=== RECORDED DATA ===
◆ ◆ ◆

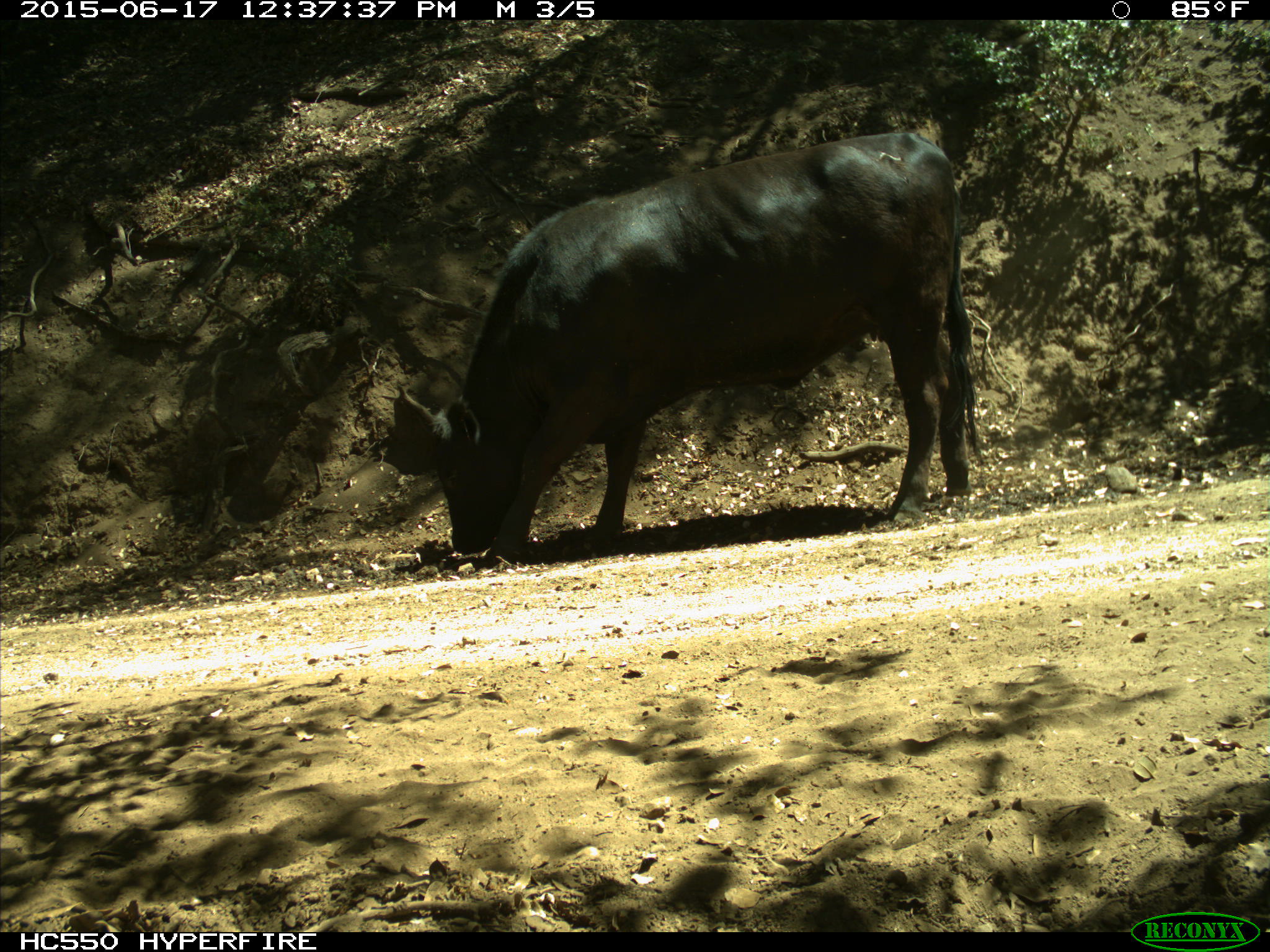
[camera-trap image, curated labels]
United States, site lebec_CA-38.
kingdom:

◆ ◆ ◆

=== WORK INSTRUCTIONS ===
Give back the full listing above word for word, and let no picture through.

=== SOLUTION BELOW ===
[camera-trap image, curated labels]
United States, site lebec_CA-38.
kingdom:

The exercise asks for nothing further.